In deze zaak heeft de voorzieningenrechter van de Rechtbank Den Haag op 11 oktober 2023 uitspraak gedaan in een verzoek om voorlopige voorziening van een ondernemer van een tuincentrum. De burgemeester van Den Haag had op 28 augustus 2023 besloten het pand van de ondernemer voor de duur van zes maanden te sluiten, omdat er producten waren aangetroffen die bestemd waren voor grootschalige hennepteelt. De ondernemer, verzoeker in deze procedure, heeft bezwaar gemaakt tegen dit besluit en verzocht om een voorlopige voorziening.
Tijdens de zitting op 2 oktober 2023 heeft de voorzieningenrechter de zaak behandeld. De voorzieningenrechter oordeelde dat de burgemeester op grond van artikel 13b en artikel 11 van de Opiumwet bevoegd was om het pand te sluiten. De voorzieningenrechter merkte op dat er bij een eerdere controle in 2021 ook al hennepgerelateerde goederen waren aangetroffen in het tuincentrum van verzoeker. De voorzieningenrechter concludeerde dat de aangetroffen goederen, waaronder grote hoeveelheden plantenvoeding en andere benodigdheden, gezamenlijk geschikt waren voor professionele hennepteelt.

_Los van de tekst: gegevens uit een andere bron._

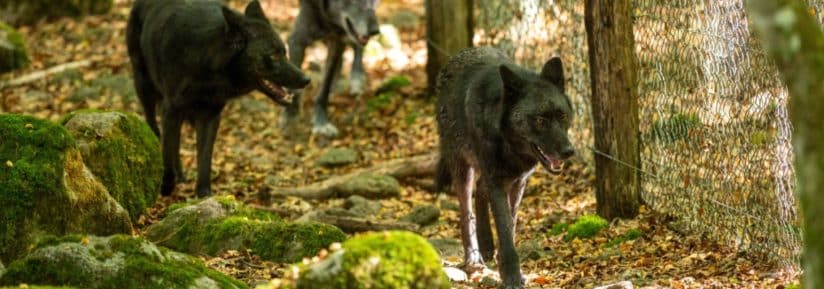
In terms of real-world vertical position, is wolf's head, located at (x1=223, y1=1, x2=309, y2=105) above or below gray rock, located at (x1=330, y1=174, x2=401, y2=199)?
above

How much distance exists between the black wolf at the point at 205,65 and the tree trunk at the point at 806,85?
6.45 m

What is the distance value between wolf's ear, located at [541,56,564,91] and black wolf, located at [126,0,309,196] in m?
3.37

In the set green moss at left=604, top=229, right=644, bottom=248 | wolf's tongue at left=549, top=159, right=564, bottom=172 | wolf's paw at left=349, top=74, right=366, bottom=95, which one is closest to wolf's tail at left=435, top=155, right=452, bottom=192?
green moss at left=604, top=229, right=644, bottom=248

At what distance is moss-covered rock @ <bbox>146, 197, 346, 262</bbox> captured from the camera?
7781mm

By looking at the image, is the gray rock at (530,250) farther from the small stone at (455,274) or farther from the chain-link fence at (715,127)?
the chain-link fence at (715,127)

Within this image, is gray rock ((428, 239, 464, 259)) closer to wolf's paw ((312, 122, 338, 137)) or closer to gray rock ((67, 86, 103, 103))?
wolf's paw ((312, 122, 338, 137))

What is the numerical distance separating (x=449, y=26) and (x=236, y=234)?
622cm

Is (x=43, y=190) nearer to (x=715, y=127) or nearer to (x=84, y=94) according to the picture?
(x=715, y=127)

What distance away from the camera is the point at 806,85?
165 inches

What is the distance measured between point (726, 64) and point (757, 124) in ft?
1.68

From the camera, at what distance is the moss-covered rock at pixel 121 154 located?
29.2 ft

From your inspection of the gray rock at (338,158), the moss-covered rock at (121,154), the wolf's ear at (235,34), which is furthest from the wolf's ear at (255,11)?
the gray rock at (338,158)

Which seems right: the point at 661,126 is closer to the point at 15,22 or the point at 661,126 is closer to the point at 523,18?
the point at 523,18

De voorzieningenrechter oordeelde dat de sluiting van het pand noodzakelijk was ter bescherming van het woon- en leefklimaat in de omgeving, gezien de ernst van de overtredingen en de eerdere waarschuwingen aan verzoeker. Het verzoek om een voorlopige voorziening werd afgewezen, en de voorzieningenrechter oordeelde dat er geen aanleiding was voor vergoeding van griffierecht of proceskosten. De uitspraak is openbaar gedaan en er staat geen hoger beroep of verzet open tegen deze beslissing.